Stated exercise A: According to the WebVTT review summary, what default background does the commenter on issue 372 want?

5. Evidence Dependencies With Other Groups Met:

This specification has been extensively sent for review to external groups, most notably MPEG and FOMS, and they have not expressed any comment on dependencies.


6. Evidence that the document has received Wide Review:

Two extensive rounds of wide review were conducted, as documented in https://www.w3.org/wiki/TimedText/WebVTT_Wide_Review



7. Evidence that Issues Have Been Formally Addressed:

The tables in the wide review page, and the linked GitHub issues and BugZilla bugs, show the dispositions.

There are [[at least]] two issues raised where the commenter does not agree:

https://github.com/w3c/webvtt/issues/370 — the commenter would like timestamps not to insist on three digits after the decimal point
https://github.com/w3c/webvtt/issues/372 – the commenter wishes the default background to be 100% black, not 80%


8. Objections:

There are no Formal Objection from a TTWG Member or other parties,
during the preparation of this specification.


9. Features marked as "at risk":

The Working Group has not identified features "at risk" for this  specification.


10. Implementation Information:


Please see the Working Group's implementation report at <https://www.w3.org/wiki/TimedText/EffortsAndSpecifications#WebVTT-based_efforts_and_specifications>

Only some implementations are browser-hosted; some are polyfills and some are independent, standalone, implementations in other players.


The test suite is hosted at https://github.com/w3c/web-platform-tests/tree/master/webvtt

Reporting of feature coverage by the non-browser implementations will be done manually during the CR period.


CanIUse information is at <https://caniuse.com/#feat=webvtt>



11. Patent Disclosures: none

https://www.w3.org/2004/01/pp-impl/34314/status ("No patent disclosures have been made for any specifications of this group.”)


This document is governed by the 1 March 2017 W3C Process Document.


Regards,

David Singer, Chair of the Timed Text Working Group.
Thierry Michel, Team Contact for the Timed Text Working Group.

Received on Wednesday, 10 January 2018 16:43:17 UTC

Stated exercise B: Identify every line in the entries below that contains the string "pyautogui", and copy each such line.

Image-linked spatial questions:
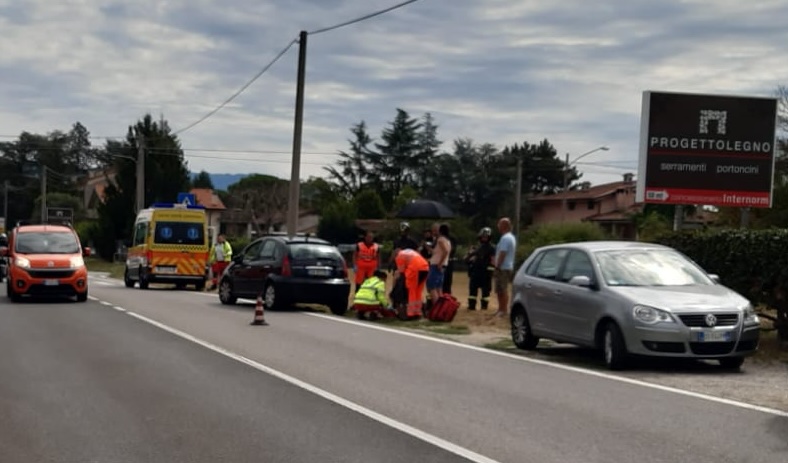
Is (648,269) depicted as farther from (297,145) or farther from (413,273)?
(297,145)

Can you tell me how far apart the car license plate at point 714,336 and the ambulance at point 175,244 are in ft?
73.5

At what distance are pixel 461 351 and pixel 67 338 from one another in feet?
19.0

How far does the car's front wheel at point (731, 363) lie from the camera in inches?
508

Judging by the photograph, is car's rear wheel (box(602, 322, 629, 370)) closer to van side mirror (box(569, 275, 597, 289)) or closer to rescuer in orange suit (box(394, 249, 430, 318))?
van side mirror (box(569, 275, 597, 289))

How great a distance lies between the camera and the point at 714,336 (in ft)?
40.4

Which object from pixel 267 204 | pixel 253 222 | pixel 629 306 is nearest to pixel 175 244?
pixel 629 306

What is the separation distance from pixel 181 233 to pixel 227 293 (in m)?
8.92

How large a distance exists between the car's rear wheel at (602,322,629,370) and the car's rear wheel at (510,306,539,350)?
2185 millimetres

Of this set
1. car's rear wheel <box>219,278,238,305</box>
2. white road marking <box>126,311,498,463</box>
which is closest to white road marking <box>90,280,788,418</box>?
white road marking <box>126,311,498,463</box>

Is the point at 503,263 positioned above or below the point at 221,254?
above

...

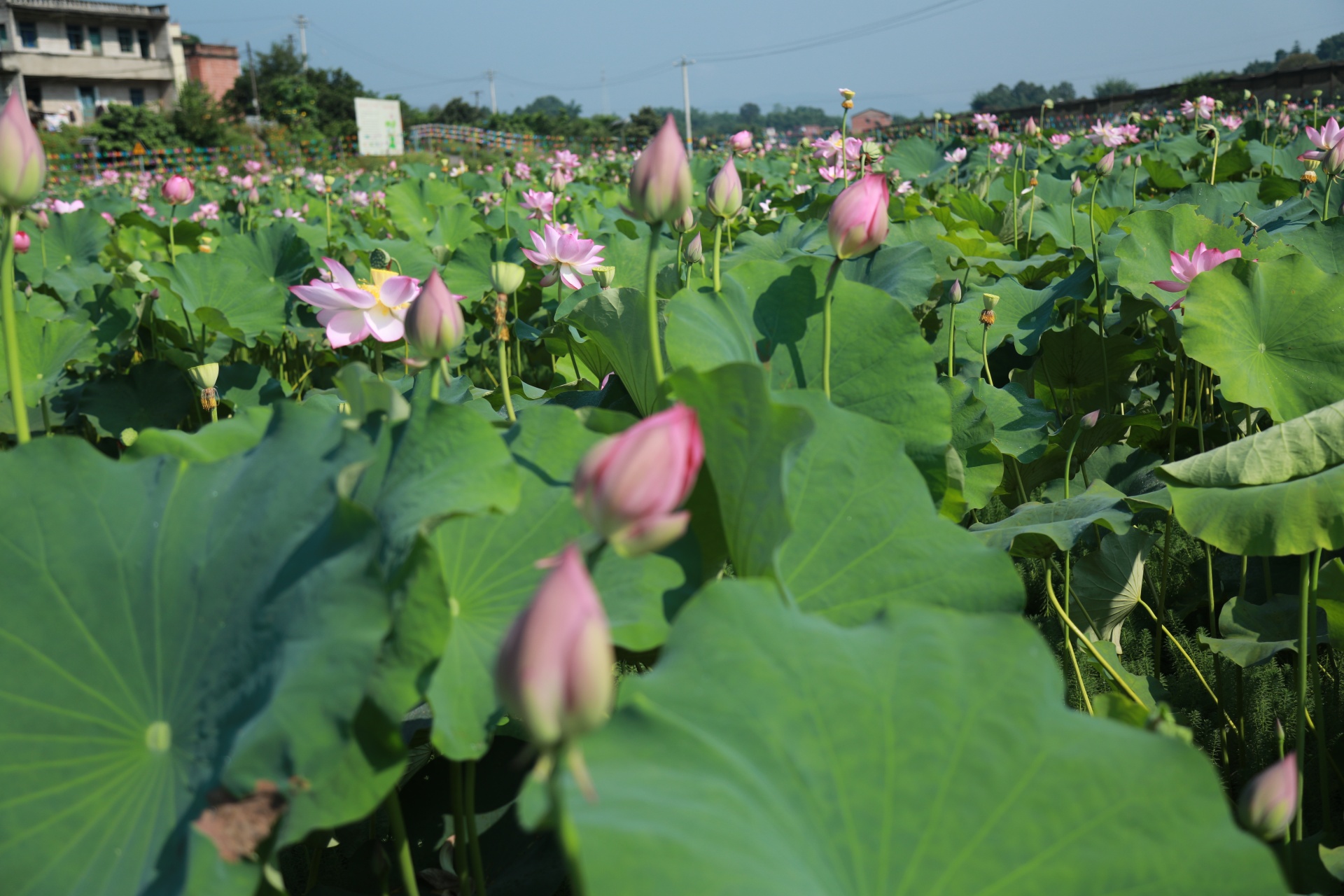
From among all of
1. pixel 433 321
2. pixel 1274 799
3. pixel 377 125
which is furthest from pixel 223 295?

--

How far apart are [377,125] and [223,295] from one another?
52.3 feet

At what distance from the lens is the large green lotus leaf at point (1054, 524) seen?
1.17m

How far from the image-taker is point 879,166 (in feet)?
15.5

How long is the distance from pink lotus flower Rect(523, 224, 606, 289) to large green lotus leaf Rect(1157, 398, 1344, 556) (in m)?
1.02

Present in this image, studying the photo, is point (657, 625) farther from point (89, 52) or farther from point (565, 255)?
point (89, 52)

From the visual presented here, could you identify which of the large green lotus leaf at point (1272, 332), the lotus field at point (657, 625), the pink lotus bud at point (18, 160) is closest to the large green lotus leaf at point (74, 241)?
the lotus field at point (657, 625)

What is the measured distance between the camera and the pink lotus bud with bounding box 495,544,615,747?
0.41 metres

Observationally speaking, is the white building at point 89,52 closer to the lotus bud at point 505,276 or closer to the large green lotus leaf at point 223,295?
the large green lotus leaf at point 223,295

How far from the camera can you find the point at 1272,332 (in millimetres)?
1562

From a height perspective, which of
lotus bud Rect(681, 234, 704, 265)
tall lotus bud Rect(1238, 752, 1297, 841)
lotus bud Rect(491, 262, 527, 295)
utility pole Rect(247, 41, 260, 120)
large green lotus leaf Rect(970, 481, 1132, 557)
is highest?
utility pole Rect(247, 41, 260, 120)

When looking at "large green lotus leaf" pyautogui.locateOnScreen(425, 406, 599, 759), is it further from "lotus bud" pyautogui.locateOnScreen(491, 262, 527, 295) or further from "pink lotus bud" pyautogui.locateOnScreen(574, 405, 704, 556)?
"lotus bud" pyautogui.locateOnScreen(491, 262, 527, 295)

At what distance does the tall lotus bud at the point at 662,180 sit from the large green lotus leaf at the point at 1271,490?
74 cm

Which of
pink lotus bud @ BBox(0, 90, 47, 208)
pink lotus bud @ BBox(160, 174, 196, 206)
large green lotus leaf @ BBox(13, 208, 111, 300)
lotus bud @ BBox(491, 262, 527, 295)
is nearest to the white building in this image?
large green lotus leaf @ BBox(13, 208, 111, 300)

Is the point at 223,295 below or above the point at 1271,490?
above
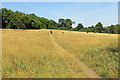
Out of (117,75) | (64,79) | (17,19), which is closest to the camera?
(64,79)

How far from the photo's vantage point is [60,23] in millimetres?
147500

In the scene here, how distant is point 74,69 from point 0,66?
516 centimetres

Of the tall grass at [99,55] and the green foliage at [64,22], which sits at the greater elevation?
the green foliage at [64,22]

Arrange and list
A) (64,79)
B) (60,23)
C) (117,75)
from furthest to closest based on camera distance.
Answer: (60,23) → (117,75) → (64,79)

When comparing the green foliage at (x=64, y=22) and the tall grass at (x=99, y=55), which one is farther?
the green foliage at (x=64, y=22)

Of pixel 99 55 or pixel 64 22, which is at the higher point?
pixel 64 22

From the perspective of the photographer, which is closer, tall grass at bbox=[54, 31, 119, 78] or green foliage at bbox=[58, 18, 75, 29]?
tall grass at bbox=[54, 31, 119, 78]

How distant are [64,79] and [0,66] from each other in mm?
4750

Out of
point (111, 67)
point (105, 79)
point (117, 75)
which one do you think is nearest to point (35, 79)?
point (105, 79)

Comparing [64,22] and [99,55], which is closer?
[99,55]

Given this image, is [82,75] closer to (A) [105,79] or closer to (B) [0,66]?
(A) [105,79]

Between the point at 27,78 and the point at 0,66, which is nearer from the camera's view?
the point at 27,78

Final answer A: A 100% black background instead of 80%.

Final answer B:
When looking at "large green lotus leaf" pyautogui.locateOnScreen(425, 406, 599, 759), is it further from "lotus bud" pyautogui.locateOnScreen(491, 262, 527, 295) or further from "pink lotus bud" pyautogui.locateOnScreen(574, 405, 704, 556)?
"lotus bud" pyautogui.locateOnScreen(491, 262, 527, 295)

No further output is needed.